Of course it still reads the same amount of rows, but it reads them from the indexes. The indexes are put into memory (if they fit), not the whole table (unless it fits in the query cache (I wouldn't recommend to increase the query cache to an absurd large value, just to make this query run faster. Especially since you don't run this query very often. It will hurt you in the long run...)).

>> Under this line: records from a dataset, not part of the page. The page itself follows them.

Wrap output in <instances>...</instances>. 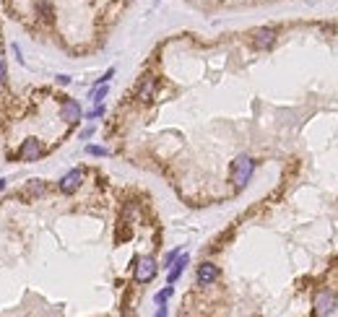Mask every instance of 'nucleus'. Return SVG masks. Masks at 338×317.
Instances as JSON below:
<instances>
[{"label":"nucleus","mask_w":338,"mask_h":317,"mask_svg":"<svg viewBox=\"0 0 338 317\" xmlns=\"http://www.w3.org/2000/svg\"><path fill=\"white\" fill-rule=\"evenodd\" d=\"M252 172H255V161L250 159V156H237L234 161H232V185L237 187V190H242L245 185L250 182V177H252Z\"/></svg>","instance_id":"nucleus-1"},{"label":"nucleus","mask_w":338,"mask_h":317,"mask_svg":"<svg viewBox=\"0 0 338 317\" xmlns=\"http://www.w3.org/2000/svg\"><path fill=\"white\" fill-rule=\"evenodd\" d=\"M156 260L154 258H138L135 260V281L138 284H149V281H154V276H156Z\"/></svg>","instance_id":"nucleus-2"},{"label":"nucleus","mask_w":338,"mask_h":317,"mask_svg":"<svg viewBox=\"0 0 338 317\" xmlns=\"http://www.w3.org/2000/svg\"><path fill=\"white\" fill-rule=\"evenodd\" d=\"M81 117H84V110H81V104L76 102V99H62L60 102V120L76 125Z\"/></svg>","instance_id":"nucleus-3"},{"label":"nucleus","mask_w":338,"mask_h":317,"mask_svg":"<svg viewBox=\"0 0 338 317\" xmlns=\"http://www.w3.org/2000/svg\"><path fill=\"white\" fill-rule=\"evenodd\" d=\"M42 153H44V148H42L39 138H26L21 143V148H18V159L21 161H36V159H42Z\"/></svg>","instance_id":"nucleus-4"},{"label":"nucleus","mask_w":338,"mask_h":317,"mask_svg":"<svg viewBox=\"0 0 338 317\" xmlns=\"http://www.w3.org/2000/svg\"><path fill=\"white\" fill-rule=\"evenodd\" d=\"M84 177H86V174H84V169H70L68 174L58 182L60 193H62V195H73V193H76V190L81 187V182H84Z\"/></svg>","instance_id":"nucleus-5"},{"label":"nucleus","mask_w":338,"mask_h":317,"mask_svg":"<svg viewBox=\"0 0 338 317\" xmlns=\"http://www.w3.org/2000/svg\"><path fill=\"white\" fill-rule=\"evenodd\" d=\"M276 37H278L276 29L263 26V29H258V31L252 34V47H255V50H271L273 44H276Z\"/></svg>","instance_id":"nucleus-6"},{"label":"nucleus","mask_w":338,"mask_h":317,"mask_svg":"<svg viewBox=\"0 0 338 317\" xmlns=\"http://www.w3.org/2000/svg\"><path fill=\"white\" fill-rule=\"evenodd\" d=\"M195 281L200 286H211L218 281V268L214 265V262H200L198 265V273H195Z\"/></svg>","instance_id":"nucleus-7"},{"label":"nucleus","mask_w":338,"mask_h":317,"mask_svg":"<svg viewBox=\"0 0 338 317\" xmlns=\"http://www.w3.org/2000/svg\"><path fill=\"white\" fill-rule=\"evenodd\" d=\"M333 307H336V302H333V294L331 291H320L315 296V304H312V312L317 315V317H328L333 312Z\"/></svg>","instance_id":"nucleus-8"},{"label":"nucleus","mask_w":338,"mask_h":317,"mask_svg":"<svg viewBox=\"0 0 338 317\" xmlns=\"http://www.w3.org/2000/svg\"><path fill=\"white\" fill-rule=\"evenodd\" d=\"M187 262H190L187 252H185V255H182V252H180V255H177V260L172 262V268H169V276H167V281H169V284H177V281H180V276L185 273V265H187Z\"/></svg>","instance_id":"nucleus-9"},{"label":"nucleus","mask_w":338,"mask_h":317,"mask_svg":"<svg viewBox=\"0 0 338 317\" xmlns=\"http://www.w3.org/2000/svg\"><path fill=\"white\" fill-rule=\"evenodd\" d=\"M154 91H156V78L146 76L143 84L138 86V99H141V102H151V99H154Z\"/></svg>","instance_id":"nucleus-10"},{"label":"nucleus","mask_w":338,"mask_h":317,"mask_svg":"<svg viewBox=\"0 0 338 317\" xmlns=\"http://www.w3.org/2000/svg\"><path fill=\"white\" fill-rule=\"evenodd\" d=\"M107 91H109V88H107V84H99L96 88H91L89 99H91V102H94V104H102V99L107 96Z\"/></svg>","instance_id":"nucleus-11"},{"label":"nucleus","mask_w":338,"mask_h":317,"mask_svg":"<svg viewBox=\"0 0 338 317\" xmlns=\"http://www.w3.org/2000/svg\"><path fill=\"white\" fill-rule=\"evenodd\" d=\"M172 294H175V288H172V284H169L167 288H161V291L156 294V304H164V302H167V299H169Z\"/></svg>","instance_id":"nucleus-12"},{"label":"nucleus","mask_w":338,"mask_h":317,"mask_svg":"<svg viewBox=\"0 0 338 317\" xmlns=\"http://www.w3.org/2000/svg\"><path fill=\"white\" fill-rule=\"evenodd\" d=\"M26 193H31V195H42L44 193V185H42V179H34V185L26 187Z\"/></svg>","instance_id":"nucleus-13"},{"label":"nucleus","mask_w":338,"mask_h":317,"mask_svg":"<svg viewBox=\"0 0 338 317\" xmlns=\"http://www.w3.org/2000/svg\"><path fill=\"white\" fill-rule=\"evenodd\" d=\"M86 153H89V156H107V148H102V146H86Z\"/></svg>","instance_id":"nucleus-14"},{"label":"nucleus","mask_w":338,"mask_h":317,"mask_svg":"<svg viewBox=\"0 0 338 317\" xmlns=\"http://www.w3.org/2000/svg\"><path fill=\"white\" fill-rule=\"evenodd\" d=\"M177 255H180V247H177V250H172V252H167V258H164V268H169L172 262L177 260Z\"/></svg>","instance_id":"nucleus-15"},{"label":"nucleus","mask_w":338,"mask_h":317,"mask_svg":"<svg viewBox=\"0 0 338 317\" xmlns=\"http://www.w3.org/2000/svg\"><path fill=\"white\" fill-rule=\"evenodd\" d=\"M104 115V104H96V110H91L86 117H89V120H96V117H102Z\"/></svg>","instance_id":"nucleus-16"},{"label":"nucleus","mask_w":338,"mask_h":317,"mask_svg":"<svg viewBox=\"0 0 338 317\" xmlns=\"http://www.w3.org/2000/svg\"><path fill=\"white\" fill-rule=\"evenodd\" d=\"M112 76H115V68H109V70H107V73H104L102 78H99V81H96V86H99V84H107V81H109V78H112Z\"/></svg>","instance_id":"nucleus-17"},{"label":"nucleus","mask_w":338,"mask_h":317,"mask_svg":"<svg viewBox=\"0 0 338 317\" xmlns=\"http://www.w3.org/2000/svg\"><path fill=\"white\" fill-rule=\"evenodd\" d=\"M58 84L60 86H68L70 84V76H58Z\"/></svg>","instance_id":"nucleus-18"},{"label":"nucleus","mask_w":338,"mask_h":317,"mask_svg":"<svg viewBox=\"0 0 338 317\" xmlns=\"http://www.w3.org/2000/svg\"><path fill=\"white\" fill-rule=\"evenodd\" d=\"M3 81H5V62L0 60V84H3Z\"/></svg>","instance_id":"nucleus-19"},{"label":"nucleus","mask_w":338,"mask_h":317,"mask_svg":"<svg viewBox=\"0 0 338 317\" xmlns=\"http://www.w3.org/2000/svg\"><path fill=\"white\" fill-rule=\"evenodd\" d=\"M91 135H94V128H86L84 133H81V138H91Z\"/></svg>","instance_id":"nucleus-20"},{"label":"nucleus","mask_w":338,"mask_h":317,"mask_svg":"<svg viewBox=\"0 0 338 317\" xmlns=\"http://www.w3.org/2000/svg\"><path fill=\"white\" fill-rule=\"evenodd\" d=\"M3 190H5V179H0V193H3Z\"/></svg>","instance_id":"nucleus-21"}]
</instances>
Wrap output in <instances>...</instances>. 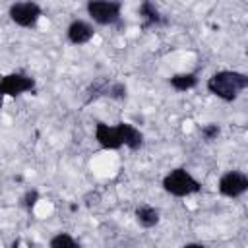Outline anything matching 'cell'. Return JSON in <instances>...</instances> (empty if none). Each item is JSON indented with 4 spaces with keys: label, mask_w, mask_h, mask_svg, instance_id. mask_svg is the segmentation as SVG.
<instances>
[{
    "label": "cell",
    "mask_w": 248,
    "mask_h": 248,
    "mask_svg": "<svg viewBox=\"0 0 248 248\" xmlns=\"http://www.w3.org/2000/svg\"><path fill=\"white\" fill-rule=\"evenodd\" d=\"M207 91L225 103H232L248 87V76L234 70H219L207 79Z\"/></svg>",
    "instance_id": "1"
},
{
    "label": "cell",
    "mask_w": 248,
    "mask_h": 248,
    "mask_svg": "<svg viewBox=\"0 0 248 248\" xmlns=\"http://www.w3.org/2000/svg\"><path fill=\"white\" fill-rule=\"evenodd\" d=\"M163 190L174 198H186L194 196L202 190V182L196 180L184 167H176L163 178Z\"/></svg>",
    "instance_id": "2"
},
{
    "label": "cell",
    "mask_w": 248,
    "mask_h": 248,
    "mask_svg": "<svg viewBox=\"0 0 248 248\" xmlns=\"http://www.w3.org/2000/svg\"><path fill=\"white\" fill-rule=\"evenodd\" d=\"M89 17L99 25H114L120 21V2H107V0H89L85 6Z\"/></svg>",
    "instance_id": "3"
},
{
    "label": "cell",
    "mask_w": 248,
    "mask_h": 248,
    "mask_svg": "<svg viewBox=\"0 0 248 248\" xmlns=\"http://www.w3.org/2000/svg\"><path fill=\"white\" fill-rule=\"evenodd\" d=\"M33 89H35V79L23 72H12L0 78V101L4 97H17Z\"/></svg>",
    "instance_id": "4"
},
{
    "label": "cell",
    "mask_w": 248,
    "mask_h": 248,
    "mask_svg": "<svg viewBox=\"0 0 248 248\" xmlns=\"http://www.w3.org/2000/svg\"><path fill=\"white\" fill-rule=\"evenodd\" d=\"M8 16L16 25L29 29L37 25L39 17L43 16V10L37 2H14L8 10Z\"/></svg>",
    "instance_id": "5"
},
{
    "label": "cell",
    "mask_w": 248,
    "mask_h": 248,
    "mask_svg": "<svg viewBox=\"0 0 248 248\" xmlns=\"http://www.w3.org/2000/svg\"><path fill=\"white\" fill-rule=\"evenodd\" d=\"M217 188L225 198H240L248 190V176L242 170H227L219 178Z\"/></svg>",
    "instance_id": "6"
},
{
    "label": "cell",
    "mask_w": 248,
    "mask_h": 248,
    "mask_svg": "<svg viewBox=\"0 0 248 248\" xmlns=\"http://www.w3.org/2000/svg\"><path fill=\"white\" fill-rule=\"evenodd\" d=\"M95 140L103 149L108 151H116L122 147V140H120V132L118 126H110L107 122H97L95 124Z\"/></svg>",
    "instance_id": "7"
},
{
    "label": "cell",
    "mask_w": 248,
    "mask_h": 248,
    "mask_svg": "<svg viewBox=\"0 0 248 248\" xmlns=\"http://www.w3.org/2000/svg\"><path fill=\"white\" fill-rule=\"evenodd\" d=\"M93 35H95L93 25L83 19H74L66 29V37L72 45H85L93 39Z\"/></svg>",
    "instance_id": "8"
},
{
    "label": "cell",
    "mask_w": 248,
    "mask_h": 248,
    "mask_svg": "<svg viewBox=\"0 0 248 248\" xmlns=\"http://www.w3.org/2000/svg\"><path fill=\"white\" fill-rule=\"evenodd\" d=\"M116 126H118V132H120L122 145H126L132 151H136V149H140L143 145V132L140 128H136L130 122H118Z\"/></svg>",
    "instance_id": "9"
},
{
    "label": "cell",
    "mask_w": 248,
    "mask_h": 248,
    "mask_svg": "<svg viewBox=\"0 0 248 248\" xmlns=\"http://www.w3.org/2000/svg\"><path fill=\"white\" fill-rule=\"evenodd\" d=\"M138 12H140V16H141V19H143V23H141L143 29L159 27V25H165V23H167L165 16L159 12V8H157L153 2H141Z\"/></svg>",
    "instance_id": "10"
},
{
    "label": "cell",
    "mask_w": 248,
    "mask_h": 248,
    "mask_svg": "<svg viewBox=\"0 0 248 248\" xmlns=\"http://www.w3.org/2000/svg\"><path fill=\"white\" fill-rule=\"evenodd\" d=\"M136 221H138L140 227L151 229L161 221V213H159L157 207H153L149 203H141V205L136 207Z\"/></svg>",
    "instance_id": "11"
},
{
    "label": "cell",
    "mask_w": 248,
    "mask_h": 248,
    "mask_svg": "<svg viewBox=\"0 0 248 248\" xmlns=\"http://www.w3.org/2000/svg\"><path fill=\"white\" fill-rule=\"evenodd\" d=\"M169 83L176 91H188L198 85V74L196 72H184V74H174L169 78Z\"/></svg>",
    "instance_id": "12"
},
{
    "label": "cell",
    "mask_w": 248,
    "mask_h": 248,
    "mask_svg": "<svg viewBox=\"0 0 248 248\" xmlns=\"http://www.w3.org/2000/svg\"><path fill=\"white\" fill-rule=\"evenodd\" d=\"M108 87H110V79L108 78H95L89 87H87V101L85 103H91V101H97L101 97H107L108 95Z\"/></svg>",
    "instance_id": "13"
},
{
    "label": "cell",
    "mask_w": 248,
    "mask_h": 248,
    "mask_svg": "<svg viewBox=\"0 0 248 248\" xmlns=\"http://www.w3.org/2000/svg\"><path fill=\"white\" fill-rule=\"evenodd\" d=\"M48 248H81V244L70 232H56L50 238Z\"/></svg>",
    "instance_id": "14"
},
{
    "label": "cell",
    "mask_w": 248,
    "mask_h": 248,
    "mask_svg": "<svg viewBox=\"0 0 248 248\" xmlns=\"http://www.w3.org/2000/svg\"><path fill=\"white\" fill-rule=\"evenodd\" d=\"M126 95H128V87H126V83H122V81H110V87H108V99H114V101H122V99H126Z\"/></svg>",
    "instance_id": "15"
},
{
    "label": "cell",
    "mask_w": 248,
    "mask_h": 248,
    "mask_svg": "<svg viewBox=\"0 0 248 248\" xmlns=\"http://www.w3.org/2000/svg\"><path fill=\"white\" fill-rule=\"evenodd\" d=\"M200 134L205 141H215L219 136H221V126L215 124V122H209V124H203L200 128Z\"/></svg>",
    "instance_id": "16"
},
{
    "label": "cell",
    "mask_w": 248,
    "mask_h": 248,
    "mask_svg": "<svg viewBox=\"0 0 248 248\" xmlns=\"http://www.w3.org/2000/svg\"><path fill=\"white\" fill-rule=\"evenodd\" d=\"M37 202H39V192H37L35 188H29V190L23 194V198H21V205H23L25 209H29V211L37 205Z\"/></svg>",
    "instance_id": "17"
},
{
    "label": "cell",
    "mask_w": 248,
    "mask_h": 248,
    "mask_svg": "<svg viewBox=\"0 0 248 248\" xmlns=\"http://www.w3.org/2000/svg\"><path fill=\"white\" fill-rule=\"evenodd\" d=\"M182 248H209V246H205V244H202V242H188V244H184Z\"/></svg>",
    "instance_id": "18"
},
{
    "label": "cell",
    "mask_w": 248,
    "mask_h": 248,
    "mask_svg": "<svg viewBox=\"0 0 248 248\" xmlns=\"http://www.w3.org/2000/svg\"><path fill=\"white\" fill-rule=\"evenodd\" d=\"M12 248H19V238H17V240H14V242H12Z\"/></svg>",
    "instance_id": "19"
}]
</instances>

Now you have to look at this query:

  SELECT sd, wellsite, TIMEDIFF(MAX(ts), MIN(ts)) AS duration, MIN(ts) AS starttime, MAX(ts) AS endtime
  FROM (
         SELECT
           tp.*
           , @val_change := IF(@prev_val != tp.val, @val_change + 1, @val_change) AS vc
           , @prev_val := tp.val
         FROM
           t_pivot tp
           , (SELECT @prev_val := NULL, @val_change := 0) var_init_subquery
         ORDER BY wellsite, sd, ts
       ) sq
  WHERE val = 1
  GROUP BY sd, vc

sqlfiddle.com stopped working right now somehow, so I can't show you the explain output, but I've seen it before and I'm not sure, if there's much more you can do about it. But there's an Using filesort which can be avoided. Add an ORDER BY NULL after GROUP BY sd, vc. The GROUP BY does an implicit ORDER BY which is not really needed here, but I guess this won't help much. See if the above mentioned indexes help already.